Il ouvre sa trousse et après s’être assuré qu’elle est bien endormie. Il fait son métier : il ouvre, il coupe, il coud aussi, et tout ça dans beaucoup de sang ou autres humeurs qu’il éponge aussitôt et nettoie avec l’eau et les linges qu’il avait réclamés. Et lorsqu’il a presque fini il pose dans le foyer un fer pour cautériser les plaies ouvertes.
Il cautérise ensuite ce qui doit l’être dans un grésillement et une odeur caractéristique, les dames sont bien près de se trouver mal.

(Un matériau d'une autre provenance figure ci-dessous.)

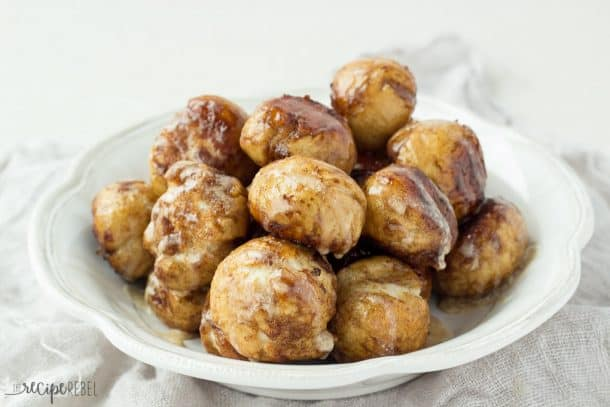 white bowl filled with cinnamon sugar coated pretzel bites drizzled with glaze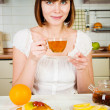 Young beautiful happy woman with tea - Stock Photo
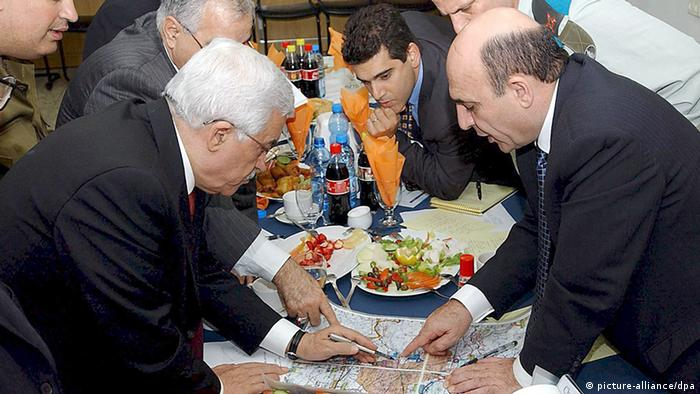 A photograph supplied by the Palestinian Authority shows Palestinian President Mahmoud Abbas (Abu Mazen), left, reviewing maps of what appears to be East Jerusalem with Israeli Defense Minister Shaul Mofaz as unidentified military aides look on during a meeting held on Tuesday evening, 8 March 2005 in the Erez Checkpoint crossing area between Israel and the Gaza Strip. In the meeting it was decided that Israel would turn over security in two West Bank towns, Jericho and Tulkarm, to the Palestinian Authority, but a firm timetable was not agreed on. EPA/OMAR RASHIDI-PALESTINIAN AUTHORITY +++(c) dpa - Bildfunk+++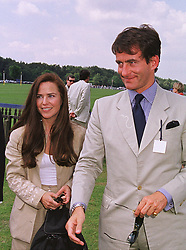 MISS KOO STARK and her former husband MR TIM JEFFERIES, at a polo match in Berkshire on 13th June 1999.MTD 137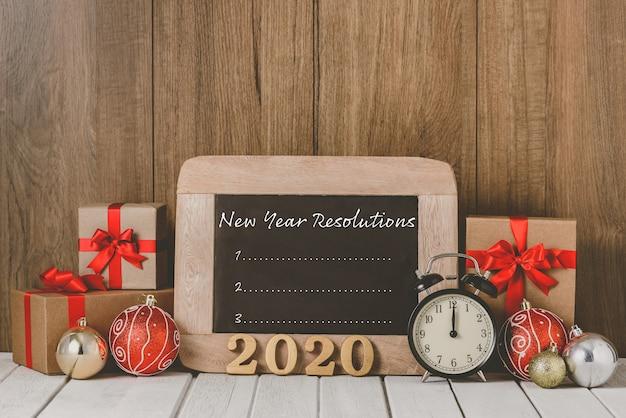 2020 деревянный текст и будильник с рождественскими украшениями и списком новогодних решений написано на доске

Mais voilà tout est terminé, tout s’est bien passé d’après lui et on va chercher des hommes pour ramener la grand-mère dans son lit.

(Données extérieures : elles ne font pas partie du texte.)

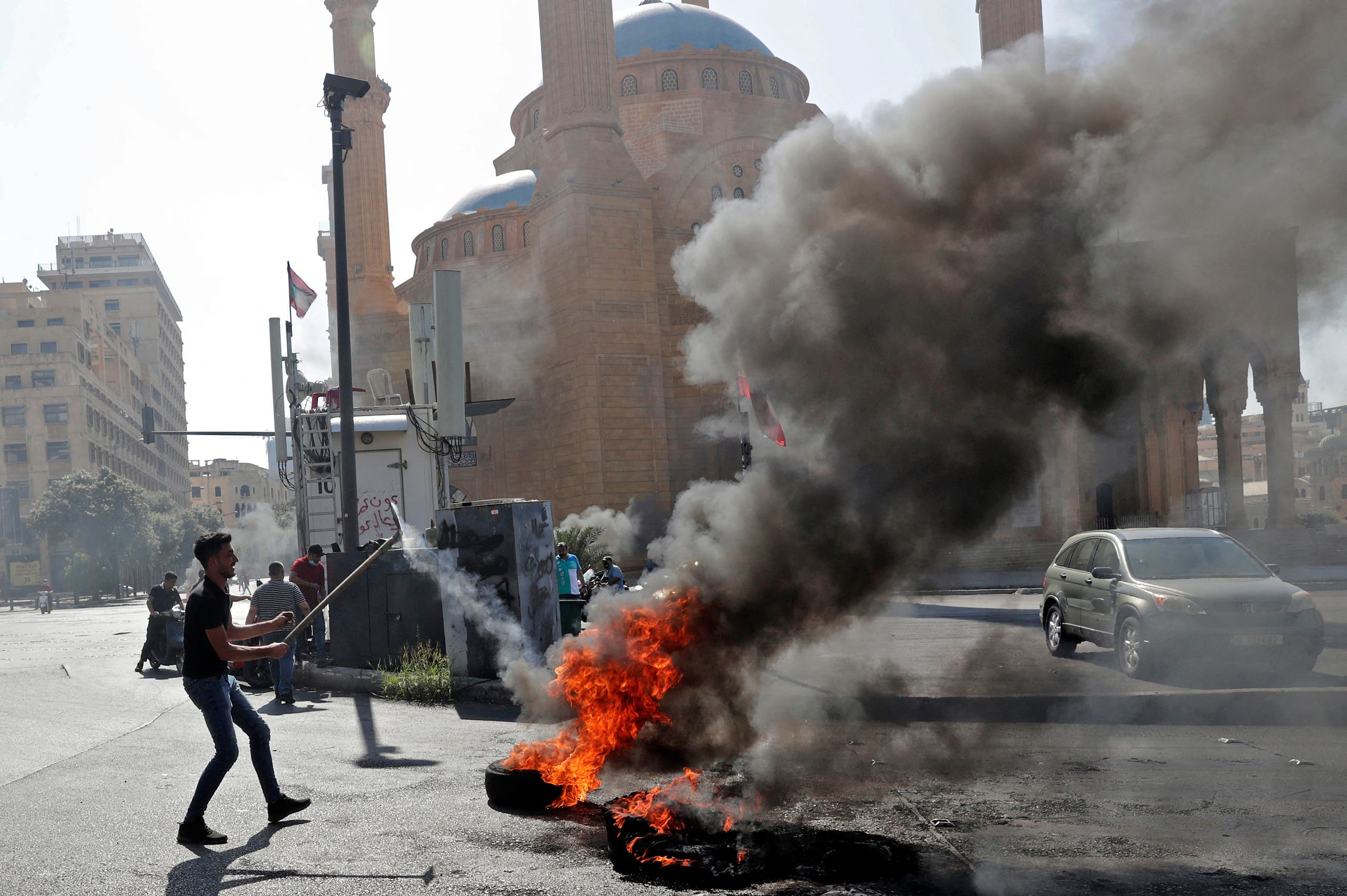 Demonstrators burn tires to block the Martyrs' Square in the centre of Lebanon's capital Beirut on June 26, 2021, as they protest against dire living conditions amidst the ongoing economical and political crisis. (AFP)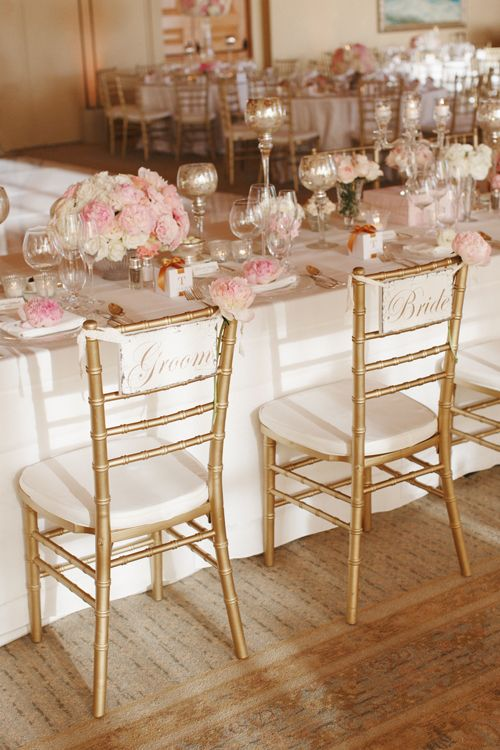 blush table decor and gold chairs
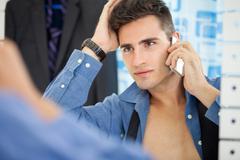 handsome men looking at himself in mirror - stock photo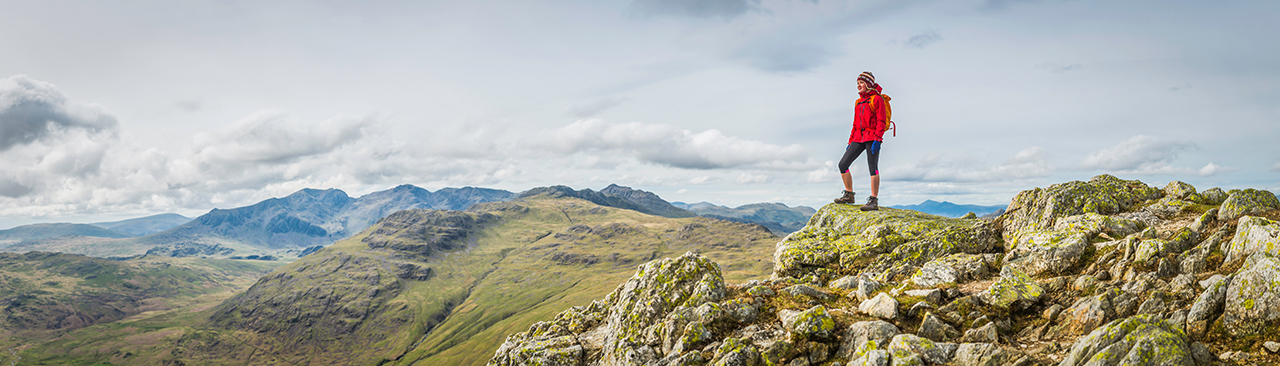 Teenage girl hiker standing on a mountain summit overlooking a panoramic vista of green valleys and rocky peaks high in the picturesque natural landscape of the Lake District National Park, Cumbria, UK. ProPhoto RGB profile for maximum color fidelity and gamut.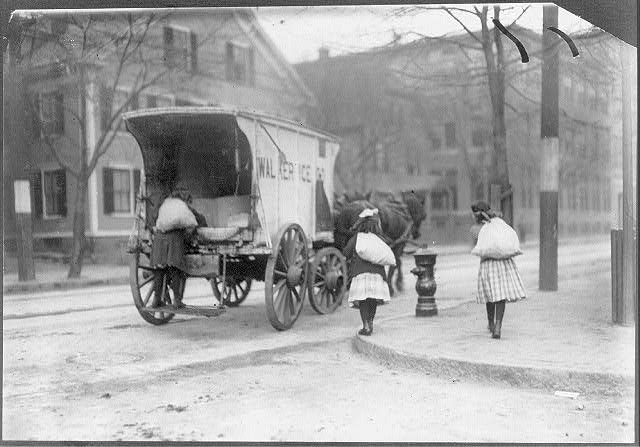 [Girls working on ice wagon.]  Location: New York, New York (State)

« Votre dame aura des douleurs lorsqu’elle ira à la selle, mais cela passera bientôt ».
En effet, la Mamet Court s’est remise très vite et elle vivra encore quinze ans après cette journée que le village n’est pas près d’oublier. J’ai écrit ces quelques lignes pour que bientôt cent ans après, nous ne les oublions pas non plus.
Ce village de Millet avait des habitants de toutes opinions surtout après la séparation de l’église et de l’état qui avait exaspéré les partis. Mais tous ont participé, tous ont tremblé pour l’une d’entre eux. C’est avec des entraides comme celle-là que se créait dans nos communes l’esprit de village, qui dépassait tout les clivages et que l’arrière petit fils de la grand-mère appliquait lorsqu’il disait lors d’une élection alors qu’un candidat de Millet se présentait pour être élu maire de la commune « Il est pas de mon côté, je le sais bien mais il est du village alors je vote pour lui.